▶ _TEXTE_
Procédure contentieuse antérieure :

M. C... D... et Mme A... B... ont demandé au tribunal administratif de Nantes, tout d'abord, d'annuler la décision implicite par laquelle la commission de recours contre les décisions de refus de visa d'entrée en France a rejeté le recours préalable formé contre la décision de l'autorité consulaire française à Rabat (Maroc) rejetant la demande de visa d'entrée et de long séjour présentée pour M. D... en qualité de conjoint de ressortissante française, ensuite, d'enjoindre au ministre de l'intérieur et des outre-mer de faire délivrer les visas sollicités dans un délai de quinze jours à compter de la notification du jugement à intervenir sous astreinte de 150 euros par jour de retard ou, à titre subsidiaire de réexaminer la situation de M. D... dans les mêmes conditions, enfin, de mettre à la charge de l'Etat le versement d'une somme de 1500 euros en application des dispositions de l'article L. 761-1 du code de justice administrative.

Par un jugement n° 2216587 du 27 octobre 2023, le tribunal administratif de Nantes a rejeté la demande.

Procédure devant la cour :

Par une requête et un mémoire complémentaire, enregistrés les 22 décembre 2023 et 11 février 2024, M. C... D... et Mme A... B..., épouse D..., représentés par Me Rodrigues Devesas, demandent à la cour :

1°) d'annuler ce jugement du 27 octobre 2023 du tribunal administratif de Nantes ;

2°) d'annuler la décision implicite par laquelle la commission de recours contre les décisions de refus de visa d'entrée en France a rejeté le recours préalable formé contre la décision de l'autorité consulaire française à Rabat (Maroc) rejetant la demande de visa d'entrée et de long séjour présentée pour M. D... en qualité de conjoint de ressortissante française ;

3°) d'enjoindre au ministre de l'intérieur de leur délivrer le visa sollicité dans un délai de sept jours à compter de la notification de l'arrêt à intervenir sous astreinte de 150 euros par jour de retard ;

4°) de mettre à la charge de l'Etat le versement aux requérants d'une somme de 850 euros en application des dispositions de l'article L. 761-1 du code de justice administrative et à son conseil d'une somme de 1200 euros sur le fondement de l'article 37 de la loi du 10 juillet 1991, sous réserve qu'elle renonce au bénéfice de la part contributive de l'Etat au titre de l'aide juridictionnelle.

▶ _MATÉRIEL_
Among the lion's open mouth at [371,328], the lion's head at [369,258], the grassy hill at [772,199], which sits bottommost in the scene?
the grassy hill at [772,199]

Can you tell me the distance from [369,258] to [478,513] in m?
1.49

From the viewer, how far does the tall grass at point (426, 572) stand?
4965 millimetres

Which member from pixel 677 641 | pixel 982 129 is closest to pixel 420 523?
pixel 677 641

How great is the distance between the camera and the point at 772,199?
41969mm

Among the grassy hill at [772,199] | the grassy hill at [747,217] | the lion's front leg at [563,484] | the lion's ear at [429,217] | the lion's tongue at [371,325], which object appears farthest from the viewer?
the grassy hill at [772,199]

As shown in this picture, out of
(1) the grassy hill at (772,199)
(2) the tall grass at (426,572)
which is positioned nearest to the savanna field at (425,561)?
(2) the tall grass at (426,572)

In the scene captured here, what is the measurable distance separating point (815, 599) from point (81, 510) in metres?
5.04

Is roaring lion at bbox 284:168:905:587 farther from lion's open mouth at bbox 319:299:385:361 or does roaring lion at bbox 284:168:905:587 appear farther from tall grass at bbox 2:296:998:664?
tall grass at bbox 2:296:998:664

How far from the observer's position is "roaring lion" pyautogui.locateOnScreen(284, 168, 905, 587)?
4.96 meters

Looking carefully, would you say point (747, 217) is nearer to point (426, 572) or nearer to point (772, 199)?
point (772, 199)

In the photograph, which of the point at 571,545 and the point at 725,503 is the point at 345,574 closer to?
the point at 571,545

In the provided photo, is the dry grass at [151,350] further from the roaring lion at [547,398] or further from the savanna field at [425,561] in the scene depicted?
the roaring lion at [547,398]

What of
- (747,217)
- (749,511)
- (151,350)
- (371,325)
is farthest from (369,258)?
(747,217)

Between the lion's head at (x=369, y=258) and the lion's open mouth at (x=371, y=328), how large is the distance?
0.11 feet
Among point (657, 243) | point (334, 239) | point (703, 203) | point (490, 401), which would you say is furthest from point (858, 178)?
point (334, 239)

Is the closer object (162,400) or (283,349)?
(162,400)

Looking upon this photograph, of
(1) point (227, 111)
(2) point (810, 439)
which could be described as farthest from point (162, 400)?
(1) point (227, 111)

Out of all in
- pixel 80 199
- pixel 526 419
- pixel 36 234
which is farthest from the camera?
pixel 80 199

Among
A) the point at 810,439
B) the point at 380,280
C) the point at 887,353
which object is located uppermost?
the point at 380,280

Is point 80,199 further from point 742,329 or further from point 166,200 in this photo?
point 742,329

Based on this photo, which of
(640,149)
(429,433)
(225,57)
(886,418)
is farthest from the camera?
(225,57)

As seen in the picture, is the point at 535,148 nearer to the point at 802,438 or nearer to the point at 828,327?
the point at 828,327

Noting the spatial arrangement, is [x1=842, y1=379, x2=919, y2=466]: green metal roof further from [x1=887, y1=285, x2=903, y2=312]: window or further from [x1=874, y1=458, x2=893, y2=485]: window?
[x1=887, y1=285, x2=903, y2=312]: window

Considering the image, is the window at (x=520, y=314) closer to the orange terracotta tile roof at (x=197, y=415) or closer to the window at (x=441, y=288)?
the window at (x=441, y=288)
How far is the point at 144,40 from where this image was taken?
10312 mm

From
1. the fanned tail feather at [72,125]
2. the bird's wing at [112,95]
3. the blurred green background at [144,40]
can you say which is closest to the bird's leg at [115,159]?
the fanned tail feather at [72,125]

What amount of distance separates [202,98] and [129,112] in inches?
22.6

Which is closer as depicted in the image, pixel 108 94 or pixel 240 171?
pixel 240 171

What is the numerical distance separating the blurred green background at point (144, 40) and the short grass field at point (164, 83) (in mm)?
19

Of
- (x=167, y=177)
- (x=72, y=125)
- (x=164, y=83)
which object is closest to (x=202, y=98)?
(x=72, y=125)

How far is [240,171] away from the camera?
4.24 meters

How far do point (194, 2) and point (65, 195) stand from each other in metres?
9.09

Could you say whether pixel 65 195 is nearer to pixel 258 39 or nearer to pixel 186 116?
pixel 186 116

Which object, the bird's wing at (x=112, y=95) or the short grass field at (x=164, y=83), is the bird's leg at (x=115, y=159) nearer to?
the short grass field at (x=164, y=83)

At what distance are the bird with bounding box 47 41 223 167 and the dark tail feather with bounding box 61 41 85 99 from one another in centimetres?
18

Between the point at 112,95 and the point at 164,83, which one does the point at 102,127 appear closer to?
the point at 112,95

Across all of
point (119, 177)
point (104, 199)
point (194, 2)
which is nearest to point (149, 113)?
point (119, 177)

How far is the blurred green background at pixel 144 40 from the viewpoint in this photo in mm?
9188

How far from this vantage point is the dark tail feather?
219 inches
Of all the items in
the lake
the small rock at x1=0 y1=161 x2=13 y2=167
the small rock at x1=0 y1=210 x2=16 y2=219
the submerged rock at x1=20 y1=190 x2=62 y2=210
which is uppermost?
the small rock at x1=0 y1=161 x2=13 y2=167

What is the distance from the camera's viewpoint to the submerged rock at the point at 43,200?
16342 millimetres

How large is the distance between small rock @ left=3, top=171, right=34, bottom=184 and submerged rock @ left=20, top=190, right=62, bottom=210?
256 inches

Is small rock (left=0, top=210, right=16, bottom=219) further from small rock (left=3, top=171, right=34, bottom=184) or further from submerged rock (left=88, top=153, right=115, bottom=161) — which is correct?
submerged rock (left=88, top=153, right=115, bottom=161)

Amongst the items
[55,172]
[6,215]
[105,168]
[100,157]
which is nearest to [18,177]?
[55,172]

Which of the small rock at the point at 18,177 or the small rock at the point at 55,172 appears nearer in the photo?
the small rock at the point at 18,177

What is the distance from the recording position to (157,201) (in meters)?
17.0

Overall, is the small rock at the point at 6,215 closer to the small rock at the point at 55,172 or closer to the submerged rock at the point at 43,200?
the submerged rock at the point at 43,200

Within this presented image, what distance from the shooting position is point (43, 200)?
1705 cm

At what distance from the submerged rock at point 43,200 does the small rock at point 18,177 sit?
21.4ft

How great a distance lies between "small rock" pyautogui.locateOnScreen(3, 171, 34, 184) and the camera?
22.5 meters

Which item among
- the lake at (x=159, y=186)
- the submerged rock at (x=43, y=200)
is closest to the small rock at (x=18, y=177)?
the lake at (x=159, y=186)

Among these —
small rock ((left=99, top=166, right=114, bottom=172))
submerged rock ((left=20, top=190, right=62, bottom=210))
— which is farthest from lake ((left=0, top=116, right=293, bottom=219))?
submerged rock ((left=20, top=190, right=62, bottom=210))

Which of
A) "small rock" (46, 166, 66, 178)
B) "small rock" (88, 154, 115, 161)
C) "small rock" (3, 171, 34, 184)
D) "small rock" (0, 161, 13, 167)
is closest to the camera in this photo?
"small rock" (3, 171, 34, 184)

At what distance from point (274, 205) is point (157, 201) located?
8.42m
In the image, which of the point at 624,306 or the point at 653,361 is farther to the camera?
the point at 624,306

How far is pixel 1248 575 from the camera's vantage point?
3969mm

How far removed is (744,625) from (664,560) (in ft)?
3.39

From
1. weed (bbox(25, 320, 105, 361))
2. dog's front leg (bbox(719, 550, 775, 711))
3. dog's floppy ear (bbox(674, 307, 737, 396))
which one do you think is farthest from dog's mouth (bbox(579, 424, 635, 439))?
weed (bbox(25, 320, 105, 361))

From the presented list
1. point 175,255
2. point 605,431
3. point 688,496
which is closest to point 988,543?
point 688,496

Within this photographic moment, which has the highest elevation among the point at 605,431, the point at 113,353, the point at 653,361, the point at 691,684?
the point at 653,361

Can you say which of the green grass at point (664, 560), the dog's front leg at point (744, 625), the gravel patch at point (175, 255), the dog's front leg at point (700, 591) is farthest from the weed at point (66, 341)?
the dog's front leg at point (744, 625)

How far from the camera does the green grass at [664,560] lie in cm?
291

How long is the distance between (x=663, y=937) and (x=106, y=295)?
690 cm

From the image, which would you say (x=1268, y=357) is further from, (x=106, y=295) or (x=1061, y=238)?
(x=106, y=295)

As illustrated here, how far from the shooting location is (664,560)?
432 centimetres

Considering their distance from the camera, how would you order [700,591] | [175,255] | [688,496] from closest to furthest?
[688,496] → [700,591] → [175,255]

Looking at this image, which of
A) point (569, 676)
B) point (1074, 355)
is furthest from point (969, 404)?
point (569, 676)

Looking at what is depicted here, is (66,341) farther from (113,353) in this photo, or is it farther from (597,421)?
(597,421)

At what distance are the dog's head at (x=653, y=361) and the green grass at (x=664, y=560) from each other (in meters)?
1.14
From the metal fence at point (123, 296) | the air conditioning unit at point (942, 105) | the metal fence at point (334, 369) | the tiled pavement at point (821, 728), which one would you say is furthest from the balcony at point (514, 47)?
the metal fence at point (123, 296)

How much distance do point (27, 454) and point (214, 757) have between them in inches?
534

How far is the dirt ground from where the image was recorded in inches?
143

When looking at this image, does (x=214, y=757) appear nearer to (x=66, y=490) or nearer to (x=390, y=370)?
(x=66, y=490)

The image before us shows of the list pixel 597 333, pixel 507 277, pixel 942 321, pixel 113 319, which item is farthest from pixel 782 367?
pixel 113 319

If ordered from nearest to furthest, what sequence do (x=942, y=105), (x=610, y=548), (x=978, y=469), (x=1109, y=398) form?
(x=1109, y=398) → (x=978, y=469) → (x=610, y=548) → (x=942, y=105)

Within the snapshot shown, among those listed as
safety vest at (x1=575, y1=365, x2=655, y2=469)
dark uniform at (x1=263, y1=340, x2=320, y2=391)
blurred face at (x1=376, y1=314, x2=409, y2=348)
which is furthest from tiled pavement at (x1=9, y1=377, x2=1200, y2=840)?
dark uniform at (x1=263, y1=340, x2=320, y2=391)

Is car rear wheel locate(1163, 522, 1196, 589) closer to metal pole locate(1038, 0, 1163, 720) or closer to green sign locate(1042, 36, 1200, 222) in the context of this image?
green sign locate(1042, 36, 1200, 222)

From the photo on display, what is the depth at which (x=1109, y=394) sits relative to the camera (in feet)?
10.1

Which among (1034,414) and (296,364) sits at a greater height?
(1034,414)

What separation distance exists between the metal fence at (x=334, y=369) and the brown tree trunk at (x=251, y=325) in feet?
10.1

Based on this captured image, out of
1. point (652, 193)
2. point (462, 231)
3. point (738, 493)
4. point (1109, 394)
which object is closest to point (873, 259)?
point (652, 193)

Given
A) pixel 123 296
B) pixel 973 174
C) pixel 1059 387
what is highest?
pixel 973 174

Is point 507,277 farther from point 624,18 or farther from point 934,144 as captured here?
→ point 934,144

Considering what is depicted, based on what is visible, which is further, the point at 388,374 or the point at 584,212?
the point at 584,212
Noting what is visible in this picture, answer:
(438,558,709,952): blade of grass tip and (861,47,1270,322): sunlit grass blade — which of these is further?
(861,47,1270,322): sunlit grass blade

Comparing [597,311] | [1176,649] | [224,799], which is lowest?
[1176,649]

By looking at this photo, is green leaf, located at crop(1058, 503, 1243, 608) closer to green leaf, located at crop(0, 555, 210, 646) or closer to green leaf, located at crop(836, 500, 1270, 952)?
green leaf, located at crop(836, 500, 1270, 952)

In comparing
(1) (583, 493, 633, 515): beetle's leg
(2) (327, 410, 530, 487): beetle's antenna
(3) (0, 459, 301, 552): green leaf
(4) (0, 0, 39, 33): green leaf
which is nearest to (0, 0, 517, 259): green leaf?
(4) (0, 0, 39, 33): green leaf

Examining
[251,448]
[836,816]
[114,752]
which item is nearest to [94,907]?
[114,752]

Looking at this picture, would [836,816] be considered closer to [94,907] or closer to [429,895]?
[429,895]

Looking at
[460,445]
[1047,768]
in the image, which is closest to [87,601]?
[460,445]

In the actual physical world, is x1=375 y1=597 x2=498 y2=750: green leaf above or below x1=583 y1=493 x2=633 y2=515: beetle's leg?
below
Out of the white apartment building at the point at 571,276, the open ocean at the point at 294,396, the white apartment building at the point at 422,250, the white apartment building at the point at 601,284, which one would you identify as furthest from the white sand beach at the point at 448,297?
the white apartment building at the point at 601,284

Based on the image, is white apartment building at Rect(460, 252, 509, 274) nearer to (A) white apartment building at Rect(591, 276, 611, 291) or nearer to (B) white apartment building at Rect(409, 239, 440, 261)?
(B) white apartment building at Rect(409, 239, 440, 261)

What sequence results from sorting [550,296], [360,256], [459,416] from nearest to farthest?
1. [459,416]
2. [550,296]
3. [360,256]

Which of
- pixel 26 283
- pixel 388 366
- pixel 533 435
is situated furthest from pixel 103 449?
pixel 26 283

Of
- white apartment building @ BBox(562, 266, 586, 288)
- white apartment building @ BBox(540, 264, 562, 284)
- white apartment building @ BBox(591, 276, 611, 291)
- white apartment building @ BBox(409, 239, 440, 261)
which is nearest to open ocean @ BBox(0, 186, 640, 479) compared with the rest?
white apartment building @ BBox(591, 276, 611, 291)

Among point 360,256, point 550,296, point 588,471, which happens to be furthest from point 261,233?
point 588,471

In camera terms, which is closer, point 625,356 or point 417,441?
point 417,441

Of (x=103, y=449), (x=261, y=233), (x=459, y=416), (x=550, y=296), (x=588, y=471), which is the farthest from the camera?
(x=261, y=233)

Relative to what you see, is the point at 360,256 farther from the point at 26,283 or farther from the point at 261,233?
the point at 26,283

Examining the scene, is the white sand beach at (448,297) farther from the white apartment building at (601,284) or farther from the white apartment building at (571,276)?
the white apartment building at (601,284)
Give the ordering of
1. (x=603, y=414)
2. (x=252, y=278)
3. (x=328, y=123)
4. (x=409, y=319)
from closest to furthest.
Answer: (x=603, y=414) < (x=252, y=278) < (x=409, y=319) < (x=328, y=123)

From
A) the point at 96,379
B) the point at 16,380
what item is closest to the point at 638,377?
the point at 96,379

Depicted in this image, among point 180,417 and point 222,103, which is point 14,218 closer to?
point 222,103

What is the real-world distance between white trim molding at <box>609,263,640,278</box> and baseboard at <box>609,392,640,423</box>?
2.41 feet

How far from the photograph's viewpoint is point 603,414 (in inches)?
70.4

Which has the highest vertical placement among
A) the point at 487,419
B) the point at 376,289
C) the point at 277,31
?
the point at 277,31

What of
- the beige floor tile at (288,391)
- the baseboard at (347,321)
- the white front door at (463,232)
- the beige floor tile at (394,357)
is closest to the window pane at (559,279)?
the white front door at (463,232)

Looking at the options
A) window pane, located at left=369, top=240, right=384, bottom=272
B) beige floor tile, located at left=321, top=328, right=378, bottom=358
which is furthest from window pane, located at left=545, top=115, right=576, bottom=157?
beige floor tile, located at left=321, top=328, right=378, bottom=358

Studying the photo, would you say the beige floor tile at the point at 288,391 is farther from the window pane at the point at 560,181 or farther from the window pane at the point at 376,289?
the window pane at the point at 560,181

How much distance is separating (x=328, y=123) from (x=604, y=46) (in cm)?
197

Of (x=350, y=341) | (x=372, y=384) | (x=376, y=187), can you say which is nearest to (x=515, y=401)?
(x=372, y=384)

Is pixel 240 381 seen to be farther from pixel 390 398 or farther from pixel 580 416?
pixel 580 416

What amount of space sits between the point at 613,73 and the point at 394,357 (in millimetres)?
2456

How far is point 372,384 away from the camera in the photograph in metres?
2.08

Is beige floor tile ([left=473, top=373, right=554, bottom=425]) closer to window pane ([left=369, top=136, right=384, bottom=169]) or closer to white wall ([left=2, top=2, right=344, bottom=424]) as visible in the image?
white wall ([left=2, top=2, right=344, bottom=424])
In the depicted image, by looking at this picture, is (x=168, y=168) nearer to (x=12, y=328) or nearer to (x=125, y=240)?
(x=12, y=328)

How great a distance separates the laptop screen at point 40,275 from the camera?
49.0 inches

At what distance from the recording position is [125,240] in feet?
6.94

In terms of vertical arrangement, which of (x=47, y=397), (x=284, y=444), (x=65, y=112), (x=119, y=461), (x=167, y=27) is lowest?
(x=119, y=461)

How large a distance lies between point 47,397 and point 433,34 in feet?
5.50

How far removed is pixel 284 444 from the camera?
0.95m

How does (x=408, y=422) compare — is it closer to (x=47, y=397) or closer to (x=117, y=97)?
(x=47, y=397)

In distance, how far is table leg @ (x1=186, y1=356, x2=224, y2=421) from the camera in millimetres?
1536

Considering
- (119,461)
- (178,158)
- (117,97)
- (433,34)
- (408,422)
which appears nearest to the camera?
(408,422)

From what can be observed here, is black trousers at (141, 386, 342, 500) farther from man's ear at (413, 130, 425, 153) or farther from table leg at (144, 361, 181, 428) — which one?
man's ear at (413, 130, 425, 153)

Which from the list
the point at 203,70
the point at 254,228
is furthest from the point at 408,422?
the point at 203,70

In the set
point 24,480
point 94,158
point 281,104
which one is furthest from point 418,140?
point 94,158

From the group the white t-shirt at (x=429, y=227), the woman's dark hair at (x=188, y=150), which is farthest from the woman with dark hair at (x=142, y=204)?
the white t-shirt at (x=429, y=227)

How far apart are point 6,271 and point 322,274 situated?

▶ _EXERCICES_
• a. Recopiez le passage du texte sur le refus de visa en partant des mots « 3°) d'enjoindre au » et en vous arrêtant après « de l'aide juridictionnelle. ».
• b. Répondez à ces questions sur le texte sur le refus de visa :
(i) Quel tribunal a rejeté la demande par le jugement du 27 octobre 2023 ?
(ii) Dans quel délai la requête devant la cour demande-t-elle que le visa soit délivré ?
(iii) Quelle somme est réclamée pour le conseil sur le fondement de l'article 37 de la loi du 10 juillet 1991 ?
• c. Poursuivez le texte sur le refus de visa après sa dernière phrase.
Le matériel n'a aucun rôle à jouer ici.

▶ _CORRIGÉS_
• a.
3°) d'enjoindre au ministre de l'intérieur de leur délivrer le visa sollicité dans un délai de sept jours à compter de la notification de l'arrêt à intervenir sous astreinte de 150 euros par jour de retard ;

4°) de mettre à la charge de l'Etat le versement aux requérants d'une somme de 850 euros en application des dispositions de l'article L. 761-1 du code de justice administrative et à son conseil d'une somme de 1200 euros sur le fondement de l'article 37 de la loi du 10 juillet 1991, sous réserve qu'elle renonce au bénéfice de la part contributive de l'Etat au titre de l'aide juridictionnelle.

• b.
(i) Le tribunal administratif de Nantes.
(ii) Dans un délai de sept jours à compter de la notification de l'arrêt à intervenir.
(iii) Une somme de 1200 euros.

• c.
Ils soutiennent que :

- la décision de la commission de recours est entachée d'une erreur manifeste d'appréciation quant à l'existence d'une menace à l'ordre public ;

- la décision méconnaît l'article 8 de la convention européenne de sauvegarde des droits de l'homme et des libertés fondamentales.

La requête a été communiquée le 29 décembre 2023 au ministre de l'intérieur et des outre-mer, qui n'a pas produit de mémoire en défense.

Mme B..., épouse D..., a été admise au bénéfice de l'aide juridictionnelle partielle (25 %) par une décision du 29 janvier 2024.

Vu les autres pièces du dossier.

Vu :

- le code civil ;

- le code de l'entrée et du séjour des étrangers et du droit d'asile ;

- la loi n° 91-647 du 10 juillet 1991 ;

- le code de justice administrative.

Le président de la formation de jugement a dispensé la rapporteure publique, sur sa proposition, de prononcer des conclusions à l'audience.

Les parties ont été régulièrement averties du jour de l'audience.

Le rapport de M. Coiffet a été entendu au cours de l'audience publique.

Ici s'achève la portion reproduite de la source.